SHORT TASK
Gather every line of the material below that contains the string "distance", copying each line in full. Case counts, so match the capitalization.

DATASET
┌──

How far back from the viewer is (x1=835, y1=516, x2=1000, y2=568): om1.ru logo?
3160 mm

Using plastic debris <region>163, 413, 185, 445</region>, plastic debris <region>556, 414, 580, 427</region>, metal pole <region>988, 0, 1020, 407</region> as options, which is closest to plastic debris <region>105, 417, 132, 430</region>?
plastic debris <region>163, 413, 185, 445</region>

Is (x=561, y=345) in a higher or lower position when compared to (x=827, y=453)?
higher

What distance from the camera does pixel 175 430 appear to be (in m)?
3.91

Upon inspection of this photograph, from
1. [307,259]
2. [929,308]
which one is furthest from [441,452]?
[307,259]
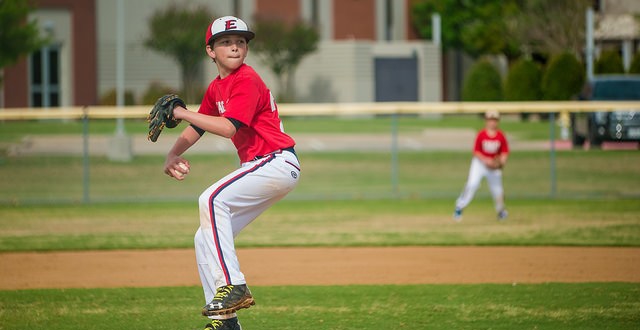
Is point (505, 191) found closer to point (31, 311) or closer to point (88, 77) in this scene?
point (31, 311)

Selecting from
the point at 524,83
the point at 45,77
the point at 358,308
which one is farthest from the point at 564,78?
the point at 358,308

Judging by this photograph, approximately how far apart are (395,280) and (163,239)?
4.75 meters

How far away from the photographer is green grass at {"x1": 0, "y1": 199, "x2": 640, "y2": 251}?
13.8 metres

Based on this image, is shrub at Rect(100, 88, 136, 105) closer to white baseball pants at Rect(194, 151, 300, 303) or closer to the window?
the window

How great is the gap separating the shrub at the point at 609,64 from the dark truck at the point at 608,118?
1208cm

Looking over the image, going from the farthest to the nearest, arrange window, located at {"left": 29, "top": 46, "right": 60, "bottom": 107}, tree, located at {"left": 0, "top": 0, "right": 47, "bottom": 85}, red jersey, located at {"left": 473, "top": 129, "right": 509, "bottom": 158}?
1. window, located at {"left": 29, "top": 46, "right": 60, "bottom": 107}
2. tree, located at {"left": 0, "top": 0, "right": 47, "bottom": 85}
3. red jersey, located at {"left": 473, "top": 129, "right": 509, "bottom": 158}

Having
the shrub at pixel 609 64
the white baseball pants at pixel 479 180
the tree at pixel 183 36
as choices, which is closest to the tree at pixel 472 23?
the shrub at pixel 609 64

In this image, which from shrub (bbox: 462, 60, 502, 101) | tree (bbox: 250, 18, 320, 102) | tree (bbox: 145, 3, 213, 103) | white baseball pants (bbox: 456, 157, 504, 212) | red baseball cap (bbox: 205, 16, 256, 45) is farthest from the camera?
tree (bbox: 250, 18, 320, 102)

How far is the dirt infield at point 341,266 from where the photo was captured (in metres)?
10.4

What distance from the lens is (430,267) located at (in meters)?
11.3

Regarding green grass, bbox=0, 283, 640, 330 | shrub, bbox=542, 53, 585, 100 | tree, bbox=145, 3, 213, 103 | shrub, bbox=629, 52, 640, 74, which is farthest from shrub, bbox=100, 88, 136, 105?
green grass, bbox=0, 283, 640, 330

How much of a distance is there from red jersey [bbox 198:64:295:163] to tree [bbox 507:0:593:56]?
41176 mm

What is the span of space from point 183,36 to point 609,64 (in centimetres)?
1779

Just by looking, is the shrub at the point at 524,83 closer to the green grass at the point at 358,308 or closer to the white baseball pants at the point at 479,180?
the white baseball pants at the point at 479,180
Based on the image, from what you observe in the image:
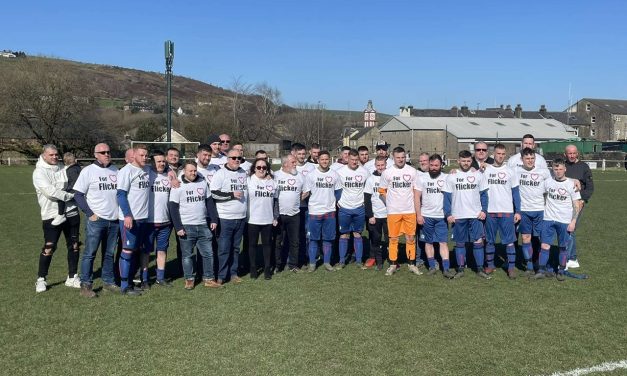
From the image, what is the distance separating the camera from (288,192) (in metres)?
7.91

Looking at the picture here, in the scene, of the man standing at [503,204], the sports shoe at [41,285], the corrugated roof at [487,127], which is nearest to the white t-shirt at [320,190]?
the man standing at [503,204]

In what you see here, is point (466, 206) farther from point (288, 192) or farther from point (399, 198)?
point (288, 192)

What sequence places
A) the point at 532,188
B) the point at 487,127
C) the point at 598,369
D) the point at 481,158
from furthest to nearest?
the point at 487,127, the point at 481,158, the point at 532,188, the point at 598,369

└──
┌──

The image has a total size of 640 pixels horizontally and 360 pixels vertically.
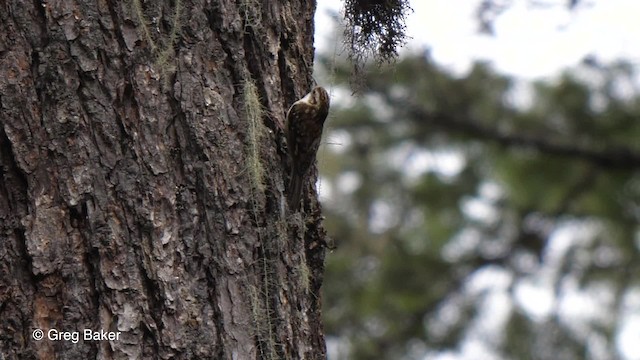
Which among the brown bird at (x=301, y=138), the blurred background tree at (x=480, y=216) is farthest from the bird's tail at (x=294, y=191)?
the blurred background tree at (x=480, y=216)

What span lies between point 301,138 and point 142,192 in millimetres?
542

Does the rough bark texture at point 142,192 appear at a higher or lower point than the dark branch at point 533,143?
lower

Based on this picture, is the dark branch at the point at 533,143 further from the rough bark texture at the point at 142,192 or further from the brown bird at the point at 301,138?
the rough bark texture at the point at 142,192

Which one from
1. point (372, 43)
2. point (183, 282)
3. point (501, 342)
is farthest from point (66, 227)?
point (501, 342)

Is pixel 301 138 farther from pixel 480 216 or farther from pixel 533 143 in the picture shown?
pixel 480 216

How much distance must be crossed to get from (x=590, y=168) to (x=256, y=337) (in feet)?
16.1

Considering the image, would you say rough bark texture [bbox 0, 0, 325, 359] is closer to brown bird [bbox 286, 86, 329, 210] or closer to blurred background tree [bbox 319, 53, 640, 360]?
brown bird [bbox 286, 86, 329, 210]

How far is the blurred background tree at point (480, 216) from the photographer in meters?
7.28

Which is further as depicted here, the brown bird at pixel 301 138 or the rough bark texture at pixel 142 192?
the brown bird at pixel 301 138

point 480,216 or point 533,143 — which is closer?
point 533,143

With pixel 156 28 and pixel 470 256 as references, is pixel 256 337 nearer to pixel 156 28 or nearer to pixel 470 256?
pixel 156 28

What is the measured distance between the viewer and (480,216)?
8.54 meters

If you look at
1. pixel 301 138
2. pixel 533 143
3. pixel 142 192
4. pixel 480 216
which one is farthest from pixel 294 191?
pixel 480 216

└──

FINISHED TASK
What distance from the camera does pixel 175 430 appear to be (in m)?
What distance from the lens is (430,267) located at (in meters)?
How much of a distance is there from red jersey [bbox 198:64:295:163] to tree [bbox 507:0:593:56]?
From the image, what is the distance separating the camera from (288,192) (in metres)?
How much distance must be crossed to get from (x=590, y=168) to (x=256, y=337) (in feet)?
What is the measured distance between the viewer and (480,216)?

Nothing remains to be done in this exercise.